Whoever wins and loses today must know the EVM did not do it. It is futile — and dangerous — to target the rules of the game.
The Opposition’s clamour on EVM tampering is not new. In some elections in the past, parties that lost have sought to talk up apprehensions about the manipulation of electronic voting machines by the victor. The first such prominent spectre was held up at the national level in 2010 by L K Advani — patriarch of the party that had lost the Lok Sabha polls in 2009 and is now, strenuously, ironically, trying to shout down the Opposition on EVMs. On different occasions, the Congress and the BSP have articulated their suspicions about EVMs. It can be nobody’s case that the EC or the poll process is above questions. In fact, the protocols of the poll monitor are currently being interrogated from within. And despite the layered security systems designed to insulate the EVM, aberrations can arguably creep into an electoral exercise of this size and complexity. Yet, the current chorus led by 22 parties, and apparently backed by a former President of India and a former Chief Election Commissioner, is troubling. Involving a larger number of political actors than before, and armed with nothing more substantial than suspicion, it seeks not just to flag specific concerns — for instance, parties demanded, and the EC rejected, that VVPAT verification should come before, not after, the counting of votes — but to question the integrity of the poll process.

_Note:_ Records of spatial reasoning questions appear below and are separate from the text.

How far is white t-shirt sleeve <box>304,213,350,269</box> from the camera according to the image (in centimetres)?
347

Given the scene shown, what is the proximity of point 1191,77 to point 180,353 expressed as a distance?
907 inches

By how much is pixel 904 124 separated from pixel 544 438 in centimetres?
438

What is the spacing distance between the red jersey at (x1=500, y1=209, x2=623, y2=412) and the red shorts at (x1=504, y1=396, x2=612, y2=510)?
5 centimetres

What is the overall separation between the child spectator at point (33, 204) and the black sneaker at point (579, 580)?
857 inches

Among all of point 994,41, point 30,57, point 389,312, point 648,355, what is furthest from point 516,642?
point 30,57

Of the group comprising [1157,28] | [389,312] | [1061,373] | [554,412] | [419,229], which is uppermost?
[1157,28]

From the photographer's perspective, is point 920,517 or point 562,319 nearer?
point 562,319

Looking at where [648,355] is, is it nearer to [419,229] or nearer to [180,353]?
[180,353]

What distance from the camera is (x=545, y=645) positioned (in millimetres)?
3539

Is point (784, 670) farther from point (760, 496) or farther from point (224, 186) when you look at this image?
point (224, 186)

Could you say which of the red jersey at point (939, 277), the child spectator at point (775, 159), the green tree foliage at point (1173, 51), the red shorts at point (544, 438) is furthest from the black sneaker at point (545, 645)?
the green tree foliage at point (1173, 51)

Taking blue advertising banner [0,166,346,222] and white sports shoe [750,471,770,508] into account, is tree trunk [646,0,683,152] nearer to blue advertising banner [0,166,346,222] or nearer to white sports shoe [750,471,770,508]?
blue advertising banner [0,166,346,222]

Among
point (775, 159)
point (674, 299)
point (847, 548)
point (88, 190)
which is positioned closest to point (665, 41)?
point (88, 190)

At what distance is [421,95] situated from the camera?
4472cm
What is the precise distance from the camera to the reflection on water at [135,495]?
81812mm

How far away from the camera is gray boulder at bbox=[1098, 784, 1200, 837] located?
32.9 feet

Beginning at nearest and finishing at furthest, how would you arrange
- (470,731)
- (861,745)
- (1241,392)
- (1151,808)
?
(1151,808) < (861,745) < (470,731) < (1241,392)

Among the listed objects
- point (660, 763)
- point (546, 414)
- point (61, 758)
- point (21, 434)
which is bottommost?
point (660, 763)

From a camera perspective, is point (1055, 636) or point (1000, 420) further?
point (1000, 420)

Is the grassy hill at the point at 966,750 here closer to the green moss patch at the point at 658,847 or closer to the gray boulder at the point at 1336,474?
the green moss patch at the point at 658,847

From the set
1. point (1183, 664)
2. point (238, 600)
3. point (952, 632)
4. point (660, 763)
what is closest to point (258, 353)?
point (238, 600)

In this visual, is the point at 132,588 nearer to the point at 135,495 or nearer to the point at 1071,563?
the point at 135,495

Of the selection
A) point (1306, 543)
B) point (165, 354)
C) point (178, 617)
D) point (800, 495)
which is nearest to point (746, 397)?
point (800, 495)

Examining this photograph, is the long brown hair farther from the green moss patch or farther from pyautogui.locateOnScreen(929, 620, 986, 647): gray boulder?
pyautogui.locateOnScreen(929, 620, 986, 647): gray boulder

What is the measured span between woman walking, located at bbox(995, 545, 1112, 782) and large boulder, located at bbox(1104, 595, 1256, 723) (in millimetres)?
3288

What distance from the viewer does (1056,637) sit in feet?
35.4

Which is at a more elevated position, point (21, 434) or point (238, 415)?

Given that no evidence of serious electoral wrong-doing has been presented and every EVM bogey has been slayed, the EC is going by what the Supreme Court ruled, the current questioning of EVMs, like the old questioning of EVMs, only points to the ungracious loser. Or in this case, suspected loser. The exit polls vary but they have all projected the NDA’s return to power. In that context, parties that fought the BJP, be it the Congress or regional parties, would appear to be taking preemptive steps to avoid confronting their own political failure. Whoever wins and loses today, however, parties must know the EVM did not do it. And that it is futile — and dangerous — to target the rules of the game.
India’s democracy is diverse and argumentative, but its sprawl is anchored by a shared faith in the credibility of the poll process. Even as everything must be done to make it error-free and more transparent, the bar for questioning its good faith and integrity must remain very high. If it gets a new lease of life, the BJP’s electoral dominance poses a challenge that must be countered politically. Its political opponents will need to summon a will to power to match the BJP’s. They will also need to craft the contours of an alternative politics, and to tell stories that engage the voter, speak to her hopes and aspirations. For the loser of Election 2019, there is no easy way out — no fall guy or machine.